● **Directive**
Please count the lines in the records below that contain the word "fence", treating uppercase and lowercase as different, and give only the number.

● **Data for this task**
────────────────

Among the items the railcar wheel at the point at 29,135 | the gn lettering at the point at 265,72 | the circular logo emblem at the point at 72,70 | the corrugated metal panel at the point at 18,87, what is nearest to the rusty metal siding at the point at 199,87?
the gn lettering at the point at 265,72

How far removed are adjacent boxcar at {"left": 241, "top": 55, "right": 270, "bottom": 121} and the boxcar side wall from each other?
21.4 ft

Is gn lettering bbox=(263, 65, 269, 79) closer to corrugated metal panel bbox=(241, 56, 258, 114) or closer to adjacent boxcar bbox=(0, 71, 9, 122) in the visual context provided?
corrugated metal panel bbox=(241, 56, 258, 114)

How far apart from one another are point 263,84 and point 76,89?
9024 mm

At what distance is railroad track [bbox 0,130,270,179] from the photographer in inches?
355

────────────────

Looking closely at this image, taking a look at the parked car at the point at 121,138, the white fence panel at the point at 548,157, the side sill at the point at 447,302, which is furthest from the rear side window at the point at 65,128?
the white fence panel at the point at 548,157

────────────────

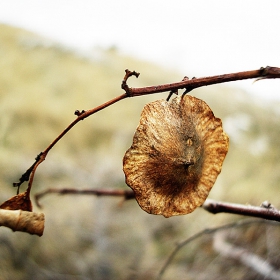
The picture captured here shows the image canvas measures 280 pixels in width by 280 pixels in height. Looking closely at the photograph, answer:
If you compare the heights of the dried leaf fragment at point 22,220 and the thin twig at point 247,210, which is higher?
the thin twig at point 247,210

────────────────

● **Answer below**
2